• [Exercise] Word for word, set down the records and skip each picture.

───── Source records

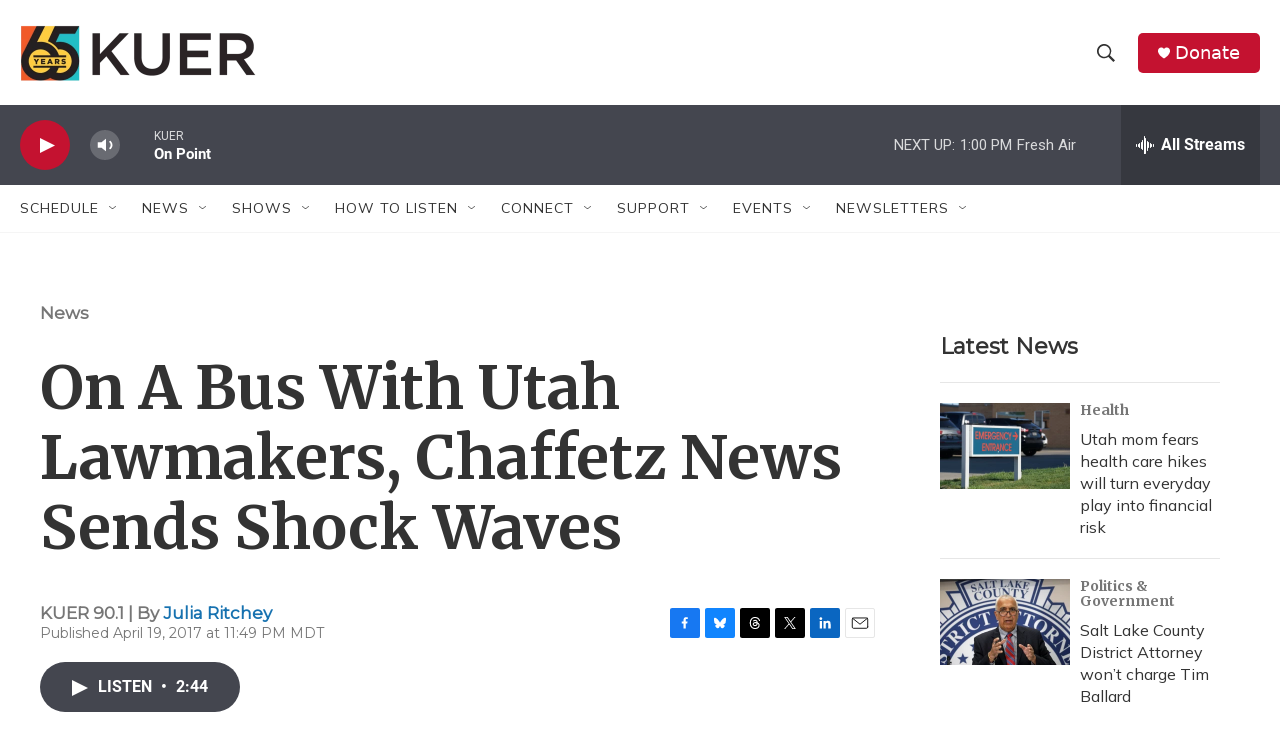

--- FILE ---
content_type: text/html; charset=utf-8
request_url: https://www.google.com/recaptcha/api2/aframe
body_size: 267
content:
<!DOCTYPE HTML><html><head><meta http-equiv="content-type" content="text/html; charset=UTF-8"></head><body><script nonce="tTt_OWHq8iyF7nmzQ2kuWg">/** Anti-fraud and anti-abuse applications only. See google.com/recaptcha */ try{var clients={'sodar':'https://pagead2.googlesyndication.com/pagead/sodar?'};window.addEventListener("message",function(a){try{if(a.source===window.parent){var b=JSON.parse(a.data);var c=clients[b['id']];if(c){var d=document.createElement('img');d.src=c+b['params']+'&rc='+(localStorage.getItem("rc::a")?sessionStorage.getItem("rc::b"):"");window.document.body.appendChild(d);sessionStorage.setItem("rc::e",parseInt(sessionStorage.getItem("rc::e")||0)+1);localStorage.setItem("rc::h",'1763407947128');}}}catch(b){}});window.parent.postMessage("_grecaptcha_ready", "*");}catch(b){}</script></body></html>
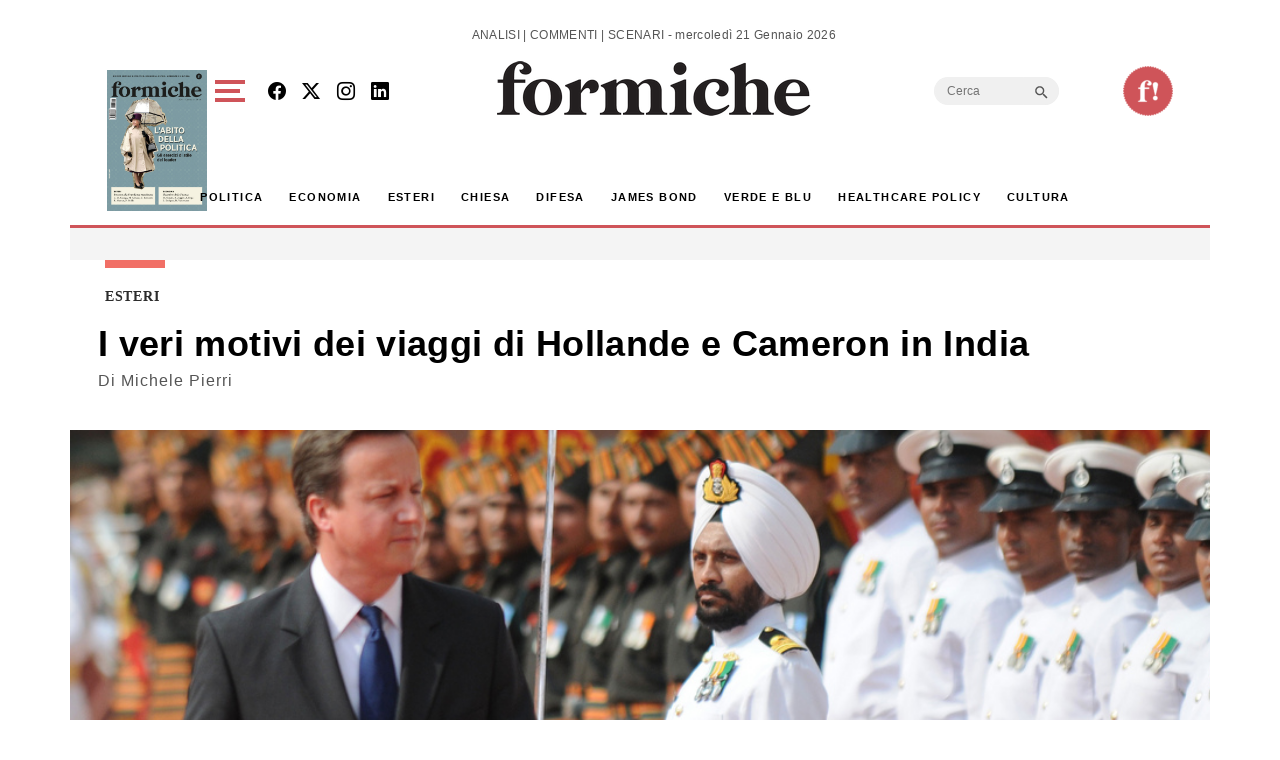

--- FILE ---
content_type: text/html; charset=utf-8
request_url: https://www.google.com/recaptcha/api2/aframe
body_size: 267
content:
<!DOCTYPE HTML><html><head><meta http-equiv="content-type" content="text/html; charset=UTF-8"></head><body><script nonce="VfTA-Vltuy_Qdnvv1zq8NA">/** Anti-fraud and anti-abuse applications only. See google.com/recaptcha */ try{var clients={'sodar':'https://pagead2.googlesyndication.com/pagead/sodar?'};window.addEventListener("message",function(a){try{if(a.source===window.parent){var b=JSON.parse(a.data);var c=clients[b['id']];if(c){var d=document.createElement('img');d.src=c+b['params']+'&rc='+(localStorage.getItem("rc::a")?sessionStorage.getItem("rc::b"):"");window.document.body.appendChild(d);sessionStorage.setItem("rc::e",parseInt(sessionStorage.getItem("rc::e")||0)+1);localStorage.setItem("rc::h",'1768983962370');}}}catch(b){}});window.parent.postMessage("_grecaptcha_ready", "*");}catch(b){}</script></body></html>

--- FILE ---
content_type: application/javascript; charset=utf-8
request_url: https://fundingchoicesmessages.google.com/f/AGSKWxVk9__W7PuIgfK1SQ58MkzYkLpxss0IL8597WYd2_G6vU6KxYxqaBUv-VwlZ2CcfMqys2l0mn8M_Imx7Bz68M8myCOJNBq52QP3dcNvn9e8ASiHYrymuaqZ4LJjlwHjDdTK6mg4mgPXbhPyc-RtBL5trx6vgDVFu1BzXqPmdveNUyL92R0BlDoBM-m3/_.popupvideoad._adtech./ad_lomadee./videoad./ads/pc.
body_size: -1292
content:
window['5064cb7a-7fe8-4856-814c-ad694e173e84'] = true;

──────────

• [Problem solution]
--- FILE ---
content_type: text/html; charset=utf-8
request_url: https://www.google.com/recaptcha/api2/aframe
body_size: 267
content:
<!DOCTYPE HTML><html><head><meta http-equiv="content-type" content="text/html; charset=UTF-8"></head><body><script nonce="tTt_OWHq8iyF7nmzQ2kuWg">/** Anti-fraud and anti-abuse applications only. See google.com/recaptcha */ try{var clients={'sodar':'https://pagead2.googlesyndication.com/pagead/sodar?'};window.addEventListener("message",function(a){try{if(a.source===window.parent){var b=JSON.parse(a.data);var c=clients[b['id']];if(c){var d=document.createElement('img');d.src=c+b['params']+'&rc='+(localStorage.getItem("rc::a")?sessionStorage.getItem("rc::b"):"");window.document.body.appendChild(d);sessionStorage.setItem("rc::e",parseInt(sessionStorage.getItem("rc::e")||0)+1);localStorage.setItem("rc::h",'1763407947128');}}}catch(b){}});window.parent.postMessage("_grecaptcha_ready", "*");}catch(b){}</script></body></html>

--- FILE ---
content_type: text/html; charset=utf-8
request_url: https://www.google.com/recaptcha/api2/aframe
body_size: 267
content:
<!DOCTYPE HTML><html><head><meta http-equiv="content-type" content="text/html; charset=UTF-8"></head><body><script nonce="VfTA-Vltuy_Qdnvv1zq8NA">/** Anti-fraud and anti-abuse applications only. See google.com/recaptcha */ try{var clients={'sodar':'https://pagead2.googlesyndication.com/pagead/sodar?'};window.addEventListener("message",function(a){try{if(a.source===window.parent){var b=JSON.parse(a.data);var c=clients[b['id']];if(c){var d=document.createElement('img');d.src=c+b['params']+'&rc='+(localStorage.getItem("rc::a")?sessionStorage.getItem("rc::b"):"");window.document.body.appendChild(d);sessionStorage.setItem("rc::e",parseInt(sessionStorage.getItem("rc::e")||0)+1);localStorage.setItem("rc::h",'1768983962370');}}}catch(b){}});window.parent.postMessage("_grecaptcha_ready", "*");}catch(b){}</script></body></html>

--- FILE ---
content_type: application/javascript; charset=utf-8
request_url: https://fundingchoicesmessages.google.com/f/AGSKWxVk9__W7PuIgfK1SQ58MkzYkLpxss0IL8597WYd2_G6vU6KxYxqaBUv-VwlZ2CcfMqys2l0mn8M_Imx7Bz68M8myCOJNBq52QP3dcNvn9e8ASiHYrymuaqZ4LJjlwHjDdTK6mg4mgPXbhPyc-RtBL5trx6vgDVFu1BzXqPmdveNUyL92R0BlDoBM-m3/_.popupvideoad._adtech./ad_lomadee./videoad./ads/pc.
body_size: -1292
content:
window['5064cb7a-7fe8-4856-814c-ad694e173e84'] = true;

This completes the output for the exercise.